▶ _To do_: Convert the data below into a JSON list of strings, with each line as its own string and no blank lines included.

# START OF Stored data

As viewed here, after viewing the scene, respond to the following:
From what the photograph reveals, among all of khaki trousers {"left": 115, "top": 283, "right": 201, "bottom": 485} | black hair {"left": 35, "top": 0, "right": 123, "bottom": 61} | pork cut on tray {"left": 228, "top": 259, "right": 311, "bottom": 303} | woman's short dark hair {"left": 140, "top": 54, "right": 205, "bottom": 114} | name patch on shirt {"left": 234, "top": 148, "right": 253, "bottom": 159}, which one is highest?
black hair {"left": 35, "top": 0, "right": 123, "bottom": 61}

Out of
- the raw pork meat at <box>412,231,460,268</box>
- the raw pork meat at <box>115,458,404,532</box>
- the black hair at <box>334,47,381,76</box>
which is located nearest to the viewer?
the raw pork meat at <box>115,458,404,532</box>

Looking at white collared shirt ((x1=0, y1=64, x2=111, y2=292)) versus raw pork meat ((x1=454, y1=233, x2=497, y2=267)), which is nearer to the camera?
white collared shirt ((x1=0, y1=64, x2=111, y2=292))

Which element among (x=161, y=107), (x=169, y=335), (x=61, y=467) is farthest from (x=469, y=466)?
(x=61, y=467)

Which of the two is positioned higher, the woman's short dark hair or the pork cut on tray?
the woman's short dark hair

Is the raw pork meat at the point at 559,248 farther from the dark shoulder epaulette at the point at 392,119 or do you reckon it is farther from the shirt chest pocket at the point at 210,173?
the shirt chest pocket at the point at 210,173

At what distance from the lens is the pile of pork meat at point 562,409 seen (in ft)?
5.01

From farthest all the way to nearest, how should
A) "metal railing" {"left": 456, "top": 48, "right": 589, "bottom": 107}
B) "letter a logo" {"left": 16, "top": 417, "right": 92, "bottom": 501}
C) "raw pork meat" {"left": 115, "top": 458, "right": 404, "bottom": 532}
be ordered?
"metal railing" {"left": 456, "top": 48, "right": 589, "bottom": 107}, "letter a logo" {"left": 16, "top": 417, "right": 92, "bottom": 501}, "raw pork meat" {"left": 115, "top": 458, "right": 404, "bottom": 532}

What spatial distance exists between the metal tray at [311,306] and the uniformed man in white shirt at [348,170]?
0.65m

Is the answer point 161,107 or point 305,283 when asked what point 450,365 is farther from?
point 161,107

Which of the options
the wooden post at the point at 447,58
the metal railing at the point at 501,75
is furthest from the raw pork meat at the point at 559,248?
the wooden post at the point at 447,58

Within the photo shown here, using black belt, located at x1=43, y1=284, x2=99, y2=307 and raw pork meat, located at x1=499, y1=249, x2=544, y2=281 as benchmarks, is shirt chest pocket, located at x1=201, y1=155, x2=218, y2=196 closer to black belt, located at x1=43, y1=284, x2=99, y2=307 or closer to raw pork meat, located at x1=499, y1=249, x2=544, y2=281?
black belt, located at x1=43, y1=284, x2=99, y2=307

# END OF Stored data

▶ _Complete response_:
[
  "As viewed here, after viewing the scene, respond to the following:",
  "From what the photograph reveals, among all of khaki trousers {\"left\": 115, \"top\": 283, \"right\": 201, \"bottom\": 485} | black hair {\"left\": 35, \"top\": 0, \"right\": 123, \"bottom\": 61} | pork cut on tray {\"left\": 228, \"top\": 259, \"right\": 311, \"bottom\": 303} | woman's short dark hair {\"left\": 140, \"top\": 54, \"right\": 205, \"bottom\": 114} | name patch on shirt {\"left\": 234, \"top\": 148, \"right\": 253, \"bottom\": 159}, which one is highest?",
  "black hair {\"left\": 35, \"top\": 0, \"right\": 123, \"bottom\": 61}",
  "Out of",
  "- the raw pork meat at <box>412,231,460,268</box>",
  "- the raw pork meat at <box>115,458,404,532</box>",
  "- the black hair at <box>334,47,381,76</box>",
  "which is located nearest to the viewer?",
  "the raw pork meat at <box>115,458,404,532</box>",
  "Looking at white collared shirt ((x1=0, y1=64, x2=111, y2=292)) versus raw pork meat ((x1=454, y1=233, x2=497, y2=267)), which is nearer to the camera?",
  "white collared shirt ((x1=0, y1=64, x2=111, y2=292))",
  "Which element among (x=161, y=107), (x=169, y=335), (x=61, y=467) is farthest from (x=469, y=466)?",
  "(x=61, y=467)",
  "Which of the two is positioned higher, the woman's short dark hair or the pork cut on tray?",
  "the woman's short dark hair",
  "Is the raw pork meat at the point at 559,248 farther from the dark shoulder epaulette at the point at 392,119 or do you reckon it is farther from the shirt chest pocket at the point at 210,173?",
  "the shirt chest pocket at the point at 210,173",
  "At what distance from the lens is the pile of pork meat at point 562,409 seen (in ft)?",
  "5.01",
  "From farthest all the way to nearest, how should",
  "A) \"metal railing\" {\"left\": 456, \"top\": 48, \"right\": 589, \"bottom\": 107}",
  "B) \"letter a logo\" {\"left\": 16, \"top\": 417, \"right\": 92, \"bottom\": 501}",
  "C) \"raw pork meat\" {\"left\": 115, \"top\": 458, \"right\": 404, \"bottom\": 532}",
  "be ordered?",
  "\"metal railing\" {\"left\": 456, \"top\": 48, \"right\": 589, \"bottom\": 107}, \"letter a logo\" {\"left\": 16, \"top\": 417, \"right\": 92, \"bottom\": 501}, \"raw pork meat\" {\"left\": 115, \"top\": 458, \"right\": 404, \"bottom\": 532}",
  "What spatial distance exists between the metal tray at [311,306] and the uniformed man in white shirt at [348,170]?",
  "0.65m",
  "Is the answer point 161,107 or point 305,283 when asked what point 450,365 is farther from?",
  "point 161,107",
  "Which of the options",
  "the wooden post at the point at 447,58",
  "the metal railing at the point at 501,75",
  "is furthest from the raw pork meat at the point at 559,248?",
  "the wooden post at the point at 447,58",
  "Within the photo shown here, using black belt, located at x1=43, y1=284, x2=99, y2=307 and raw pork meat, located at x1=499, y1=249, x2=544, y2=281 as benchmarks, is shirt chest pocket, located at x1=201, y1=155, x2=218, y2=196 closer to black belt, located at x1=43, y1=284, x2=99, y2=307 or closer to raw pork meat, located at x1=499, y1=249, x2=544, y2=281?",
  "black belt, located at x1=43, y1=284, x2=99, y2=307"
]